At the White House, press secretary Dana Perino said the CIA interrogation program approved by the president is safe, tough, effective and legal.
"It's no secret that the president approved a lawful program in order to interrogate hardened terrorists," Perino said. "We do not torture. We also know that this program has saved lives by disrupting terrorist attacks."
Abu Zubaydah, the first high-value detainee taken by the CIA in 2002, is now being held with other detainees at the U.S. base at Guantanamo Bay, Cuba. He told his interrogators about alleged Sept. 11 accomplice Ramzi Binalshibh, and the two men's confessions also led to the capture of Khalid Sheikh Mohammed, whom the U.S. government said was the mastermind behind the Sept. 11 terrorist attacks.

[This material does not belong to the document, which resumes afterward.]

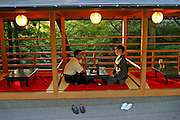 In a traditional Japanese setting, a couple shares a snack in a teahouse at a Kyoto temple. Japan. Hungry Planet: What the World Eats (p. 185). This image is featured alongside the Ukita family images in Hungry Planet: What the World Eats.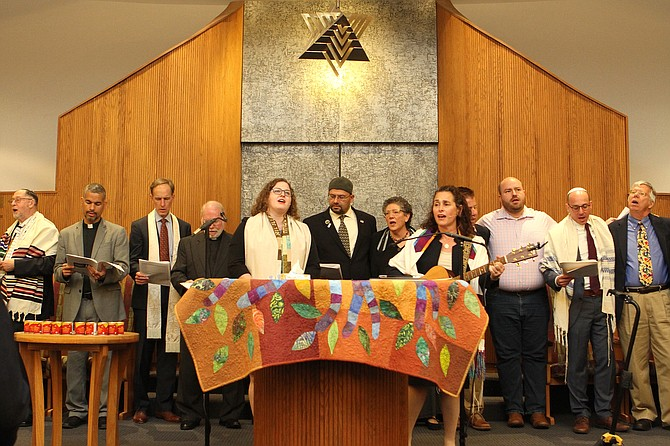 Visiting interfaith partners and community leaders stand in unity with Rabbi Michael Holzman and the congregation of Northern Virginia Hebrew Congregation during the first Shabbat after the Pittsburgh shooting when a gunman opened fire leaving 11 dead and six injured.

As to the CIA videotapes, President Bush said he didn't know about the tapes or their destruction until last week. "My first recollection of whether the tapes existed or whether they were destroyed was when Michael Hayden briefed me," Bush said in an interview Tuesday with ABC News. "There's a preliminary inquiry going on, and I think you'll find that a lot more data, facts will be coming out," the president said. "That's good. It will be interesting to know what the true facts are."
Waterboarding is an interrogation technique that involves strapping down a prisoner, covering his mouth with plastic or cloth and pouring water over his face. The prisoner quickly begins to inhale water, causing the sensation of drowning.
The CIA is known to have waterboarded three prisoners -- Abu Zubaydah, Khalid Sheik Muhammed, and Abd al-Rahim al-Nashiri, whom the U.S. government says coordinated the 2002 attack on the USS Cole. The CIA has not used the technique since 2003, according to a government official familiar with the program. Hayden prohibited waterboarding in 2006. The U.S. military outlawed it the same year.
Hayden told CIA employees last week that the CIA taped the interrogations of two alleged terrorists in 2002. He said the harsh questioning was carried out only after being "reviewed and approved by the Department of Justice and by other elements of the executive branch." Hayden said Congress was notified in 2003 both of the tapes' existence and the agency's intent to destroy them.
The CIA destroyed the tapes in November of 2005. Exactly when Congress was notified of that and in what detail is in dispute.
The Justice Department and CIA's independent internal watchdog have begun a preliminary inquiry into the destruction of the tapes. The review will determine whether a full investigation is warranted, Attorney General Michael Mukasey said.
Assistant Attorney General Kenneth Wainstein, who is heading the inquiry, "is going to go where the facts lead him," Mukasey said at a news conference. "If the law leads him someplace we are going to go there too."
Mukasey told reporters he still has not determined whether waterboarding is torture, an issue that jeopardized his confirmation by the Senate last month. He said he is reviewing the Bush administration's legal opinions that underpin the CIA interrogation and detention program to determine if they are sound, and if so, whether the CIA's interrogation program conforms with them.
A former head of the military's intelligence agency said Tuesday that waterboarding is torture.
"The technique of having someone think he's drowning, his life is in danger? In my book that's torture," said retired Army Lt. Gen. Harry Soyster, who headed the Defense Intelligence Agency from 1988 to September 1991. "You are using a technique that can kill someone."